Hi,
Caleb1994 wrote:As I am beginning to plan out my multitasking scheme, I was just thinking about how when fork is called, the two processes share the same address space, and therefore share global variables, and upon fork the file descriptor table is simply copied, and all file system node reference counting is increment respectfully.
No - for "fork()" two processes don't share an address space, but one is given a separate copy of the other's address space. Typically this is done with "copy on write" paging tricks, where all pages are marked as "read only" and writes to these pages cause a page fault where the page fault handler creates a copy of the page and marks it as "read/write". Of course if a newly forked process calls "fork()" then you can have 3 processes all sharing the same page (and if the third process calls "fork()" you can have 4 processes sharing a page, etc). Basically you end up with an unlimited number of processes sharing the same page. This means you need reference counting - if the number of processes sharing a page is 1 then the page fault handler can make it "read/write" again without creating a copy of the page; and if the number of processes sharing the page is 2 or more then you have to allocate a new page, copy the data and make the copy of the page "read/write". Also, if a process frees the page then the number of processes sharing the page can be decremented without creating a copy of it; and if a process terminates (or calls "exec()") you get to decrement the "the number of processes sharing the page" for every page. Also, don't forget that any of these pages might be on swap space or part of a memory mapped file. You can see how this can be expensive (extra overhead all over the place) and very complicated.
Spawning a thread is simple - the new thread shares the same address space, and you don't need to clone the address space.
Spawning a process is simple too - the new thread has an entirely new address space, and you don't need to clone the address space.
Caleb1994 wrote:If the process to fork a task and to spawn a task thread is similar enough, would it not be possible to have a function which spawns a new thread, simply by calling fork, then setting a few flags or fields in the task structure to indicate it is a child thread of another process?
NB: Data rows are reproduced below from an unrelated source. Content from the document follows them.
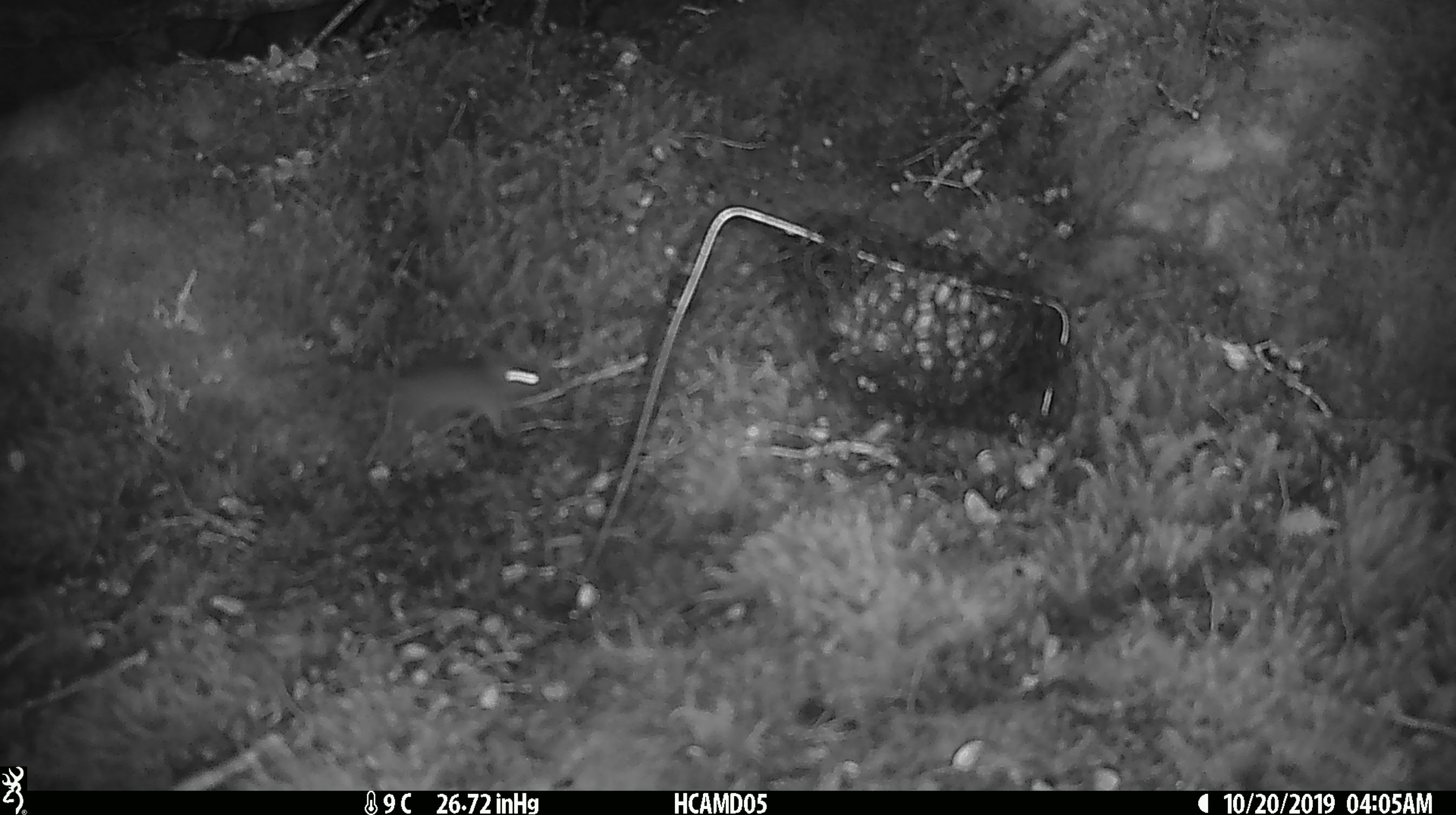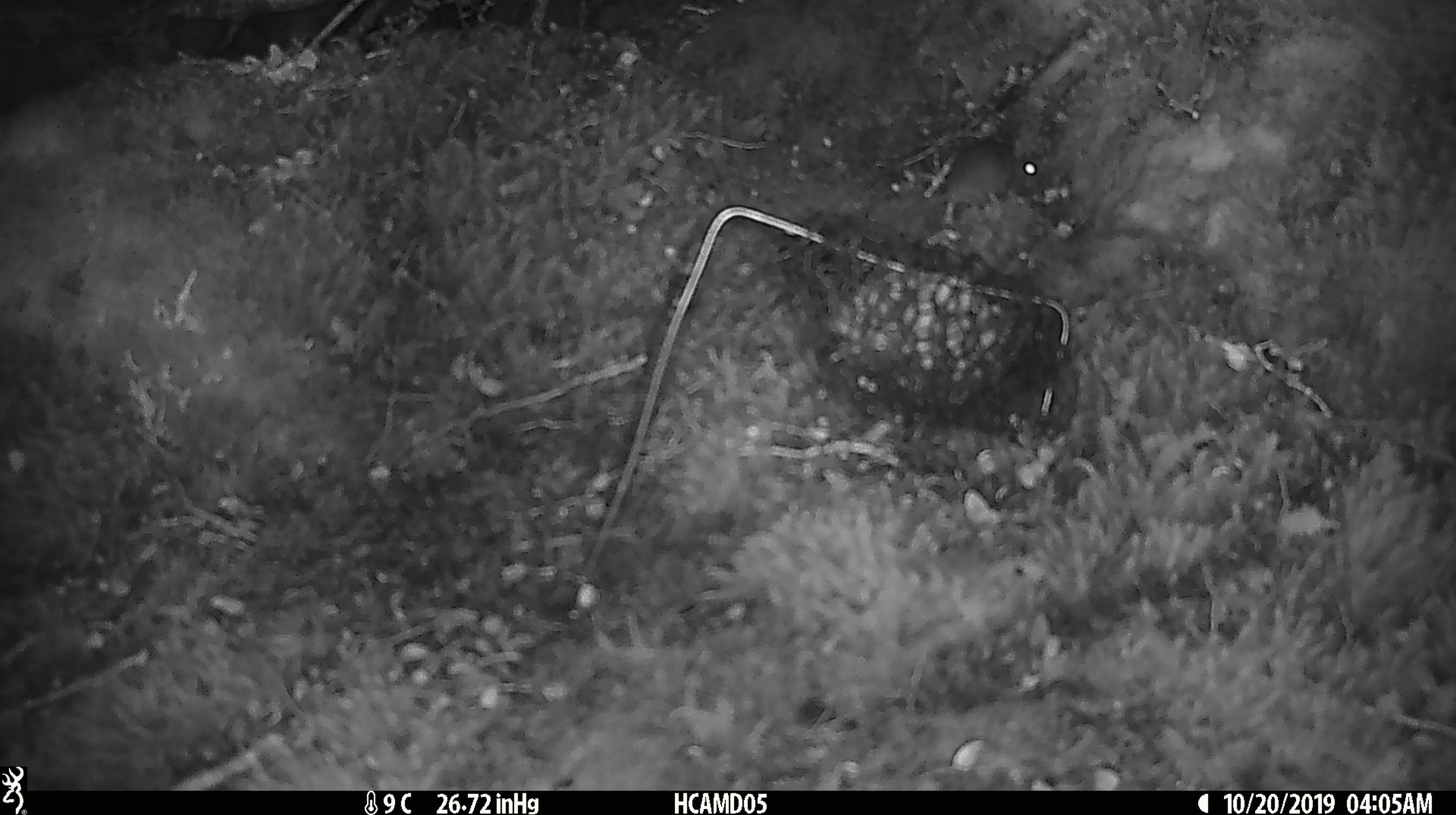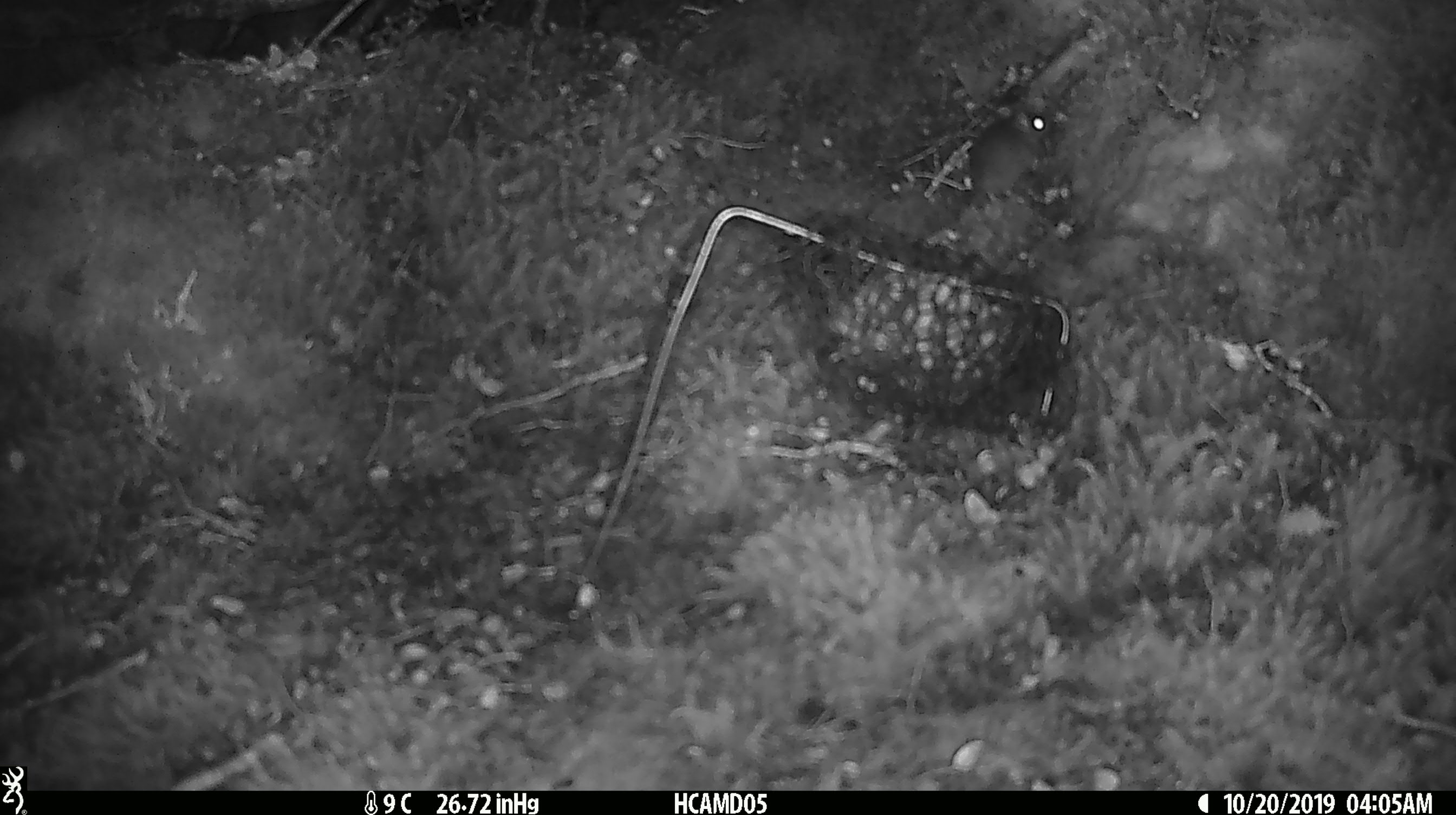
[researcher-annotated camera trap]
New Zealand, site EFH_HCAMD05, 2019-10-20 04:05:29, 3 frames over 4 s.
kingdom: Animalia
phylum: Chordata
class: Mammalia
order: Rodentia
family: Muridae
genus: Mus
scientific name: Mus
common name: mouse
Mouse (Mus).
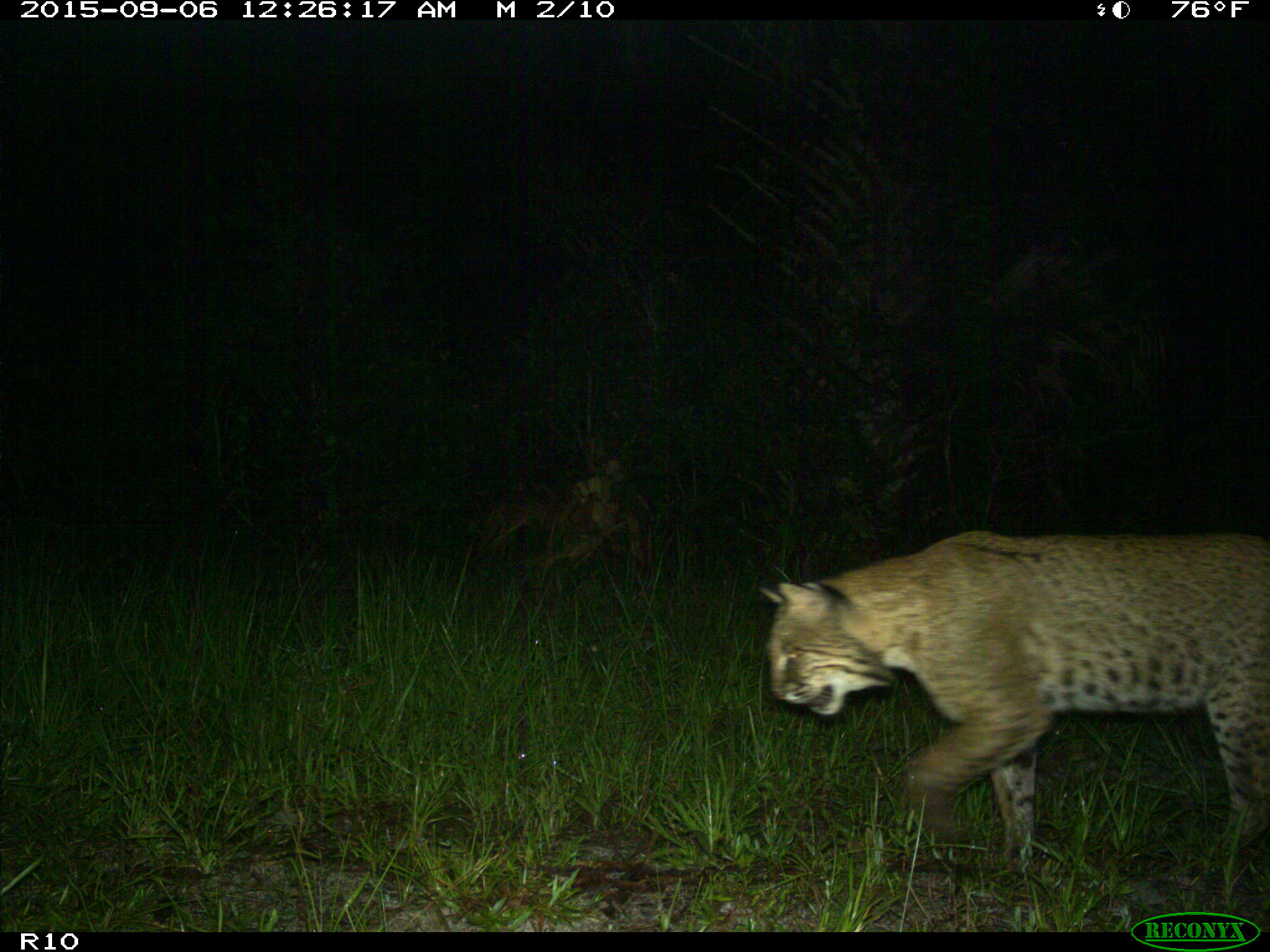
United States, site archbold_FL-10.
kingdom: Animalia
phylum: Chordata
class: Mammalia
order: Carnivora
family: Felidae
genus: Lynx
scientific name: Lynx rufus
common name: bobcat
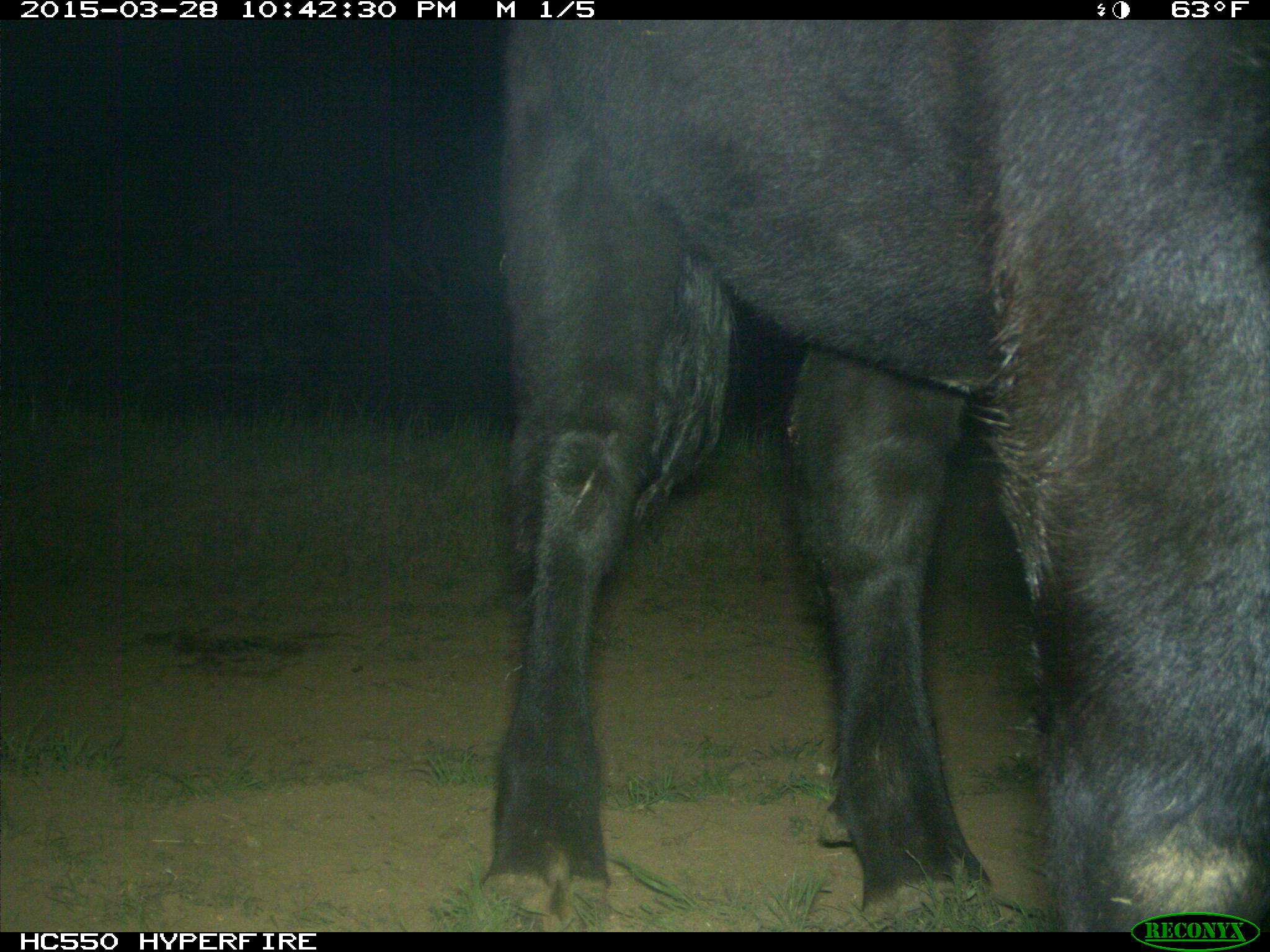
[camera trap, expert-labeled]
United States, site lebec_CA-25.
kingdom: Animalia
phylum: Chordata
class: Mammalia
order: Artiodactyla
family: Bovidae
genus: Bos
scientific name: Bos taurus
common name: domestic cow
Bos taurus (domestic cow).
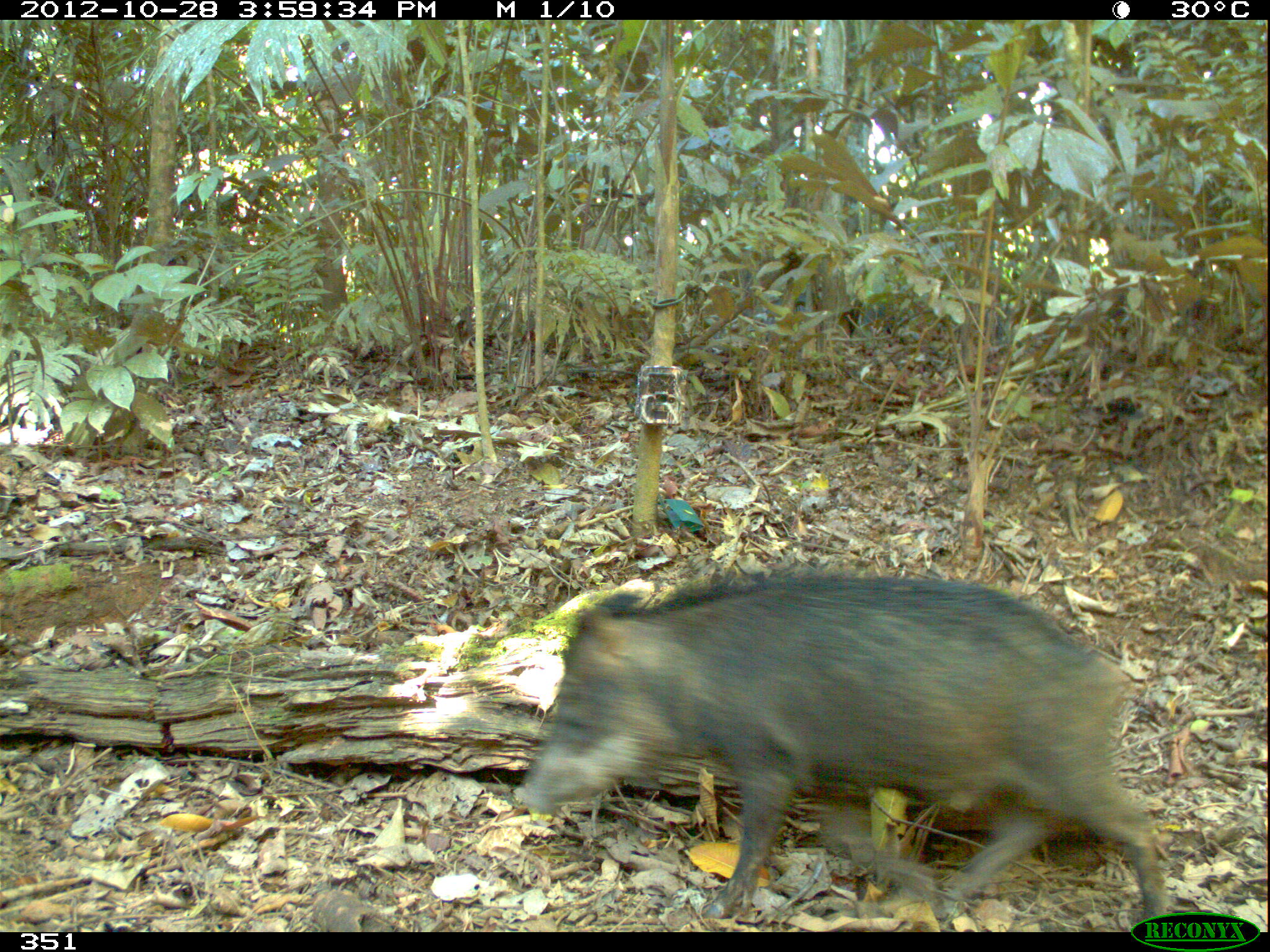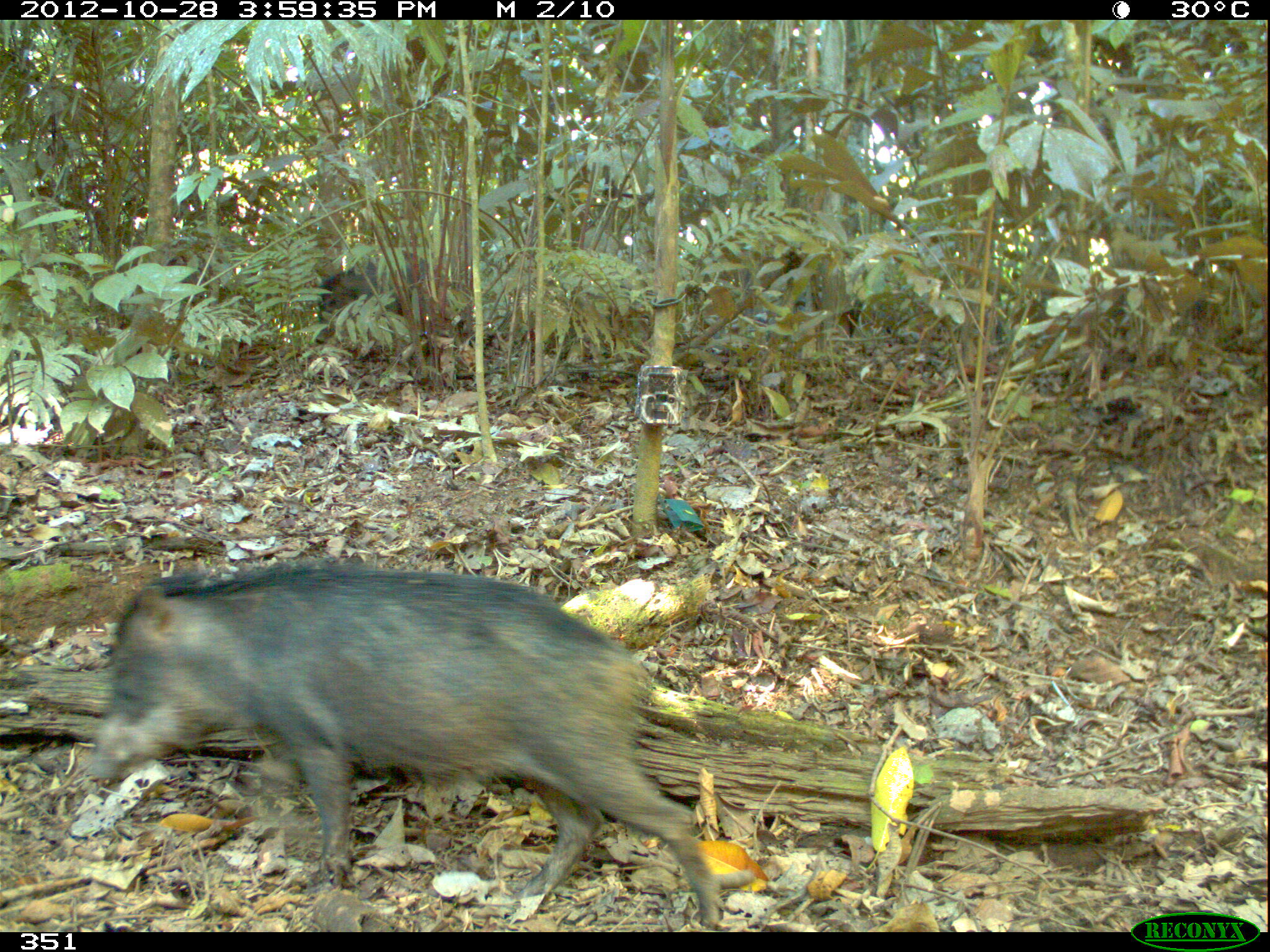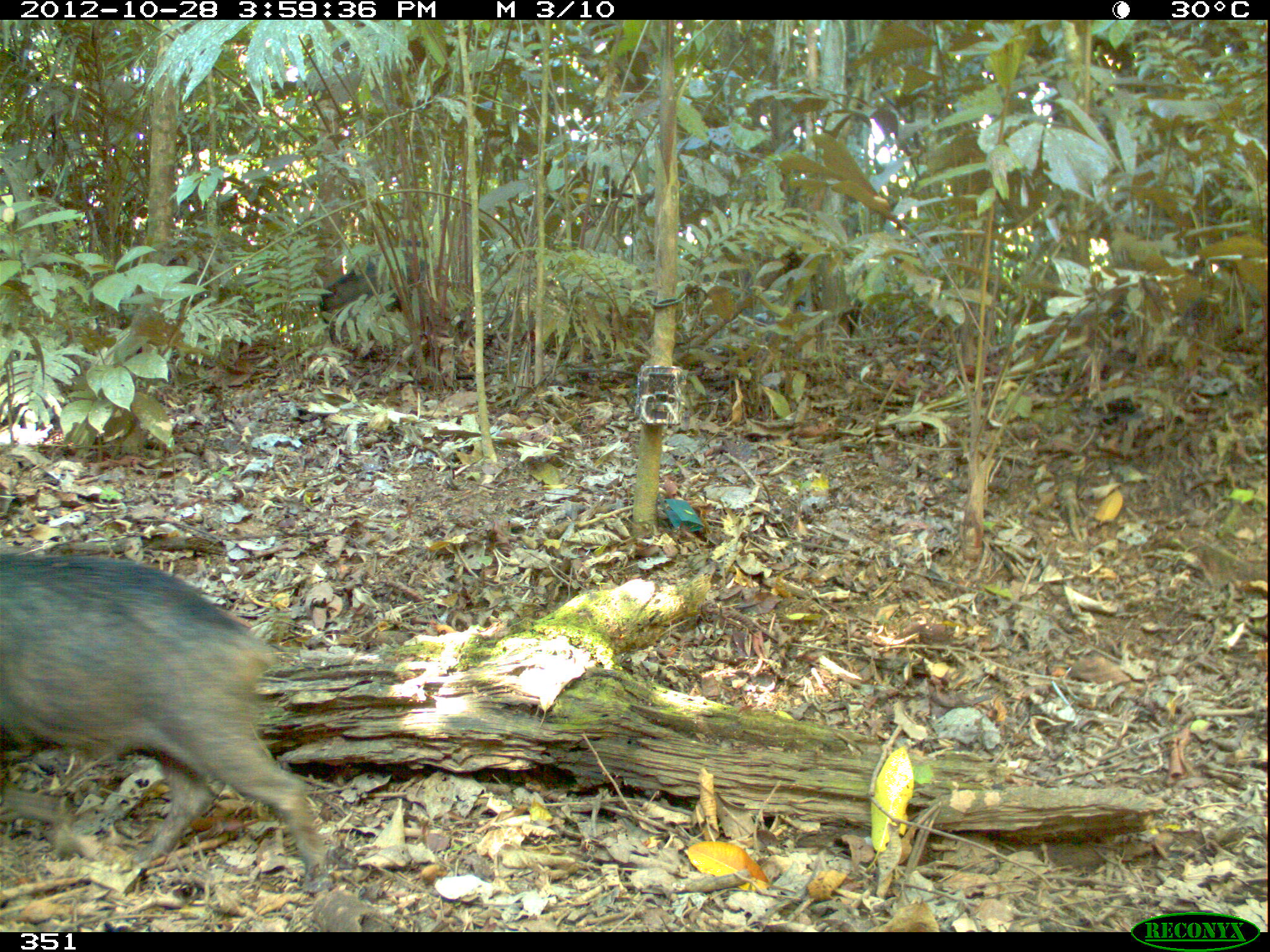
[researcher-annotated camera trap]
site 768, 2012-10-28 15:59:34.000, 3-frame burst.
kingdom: Animalia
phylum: Chordata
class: Mammalia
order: Artiodactyla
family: Tayassuidae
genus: Tayassu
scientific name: Tayassu pecari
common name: white-lipped peccary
You can have a "meta thing". For example, the kernel could have a low level function to create a task, that accepts a bunch of other variables that tell it to either create a new address space, clone an existing address space or use an existing address space; and tell it to either clone file handles or not; and tell it to either clone signal handling or not; etc. This is how Linux does it.
You can also decide that "fork()" is a stupid pain in the neck, and avoid massive amounts of complexity and overhead by refusing to support it (and only supporting spawning threads and spawning processes). This is how I do it (but I don't care about POSIX compatibility).
Cheers,
Brendan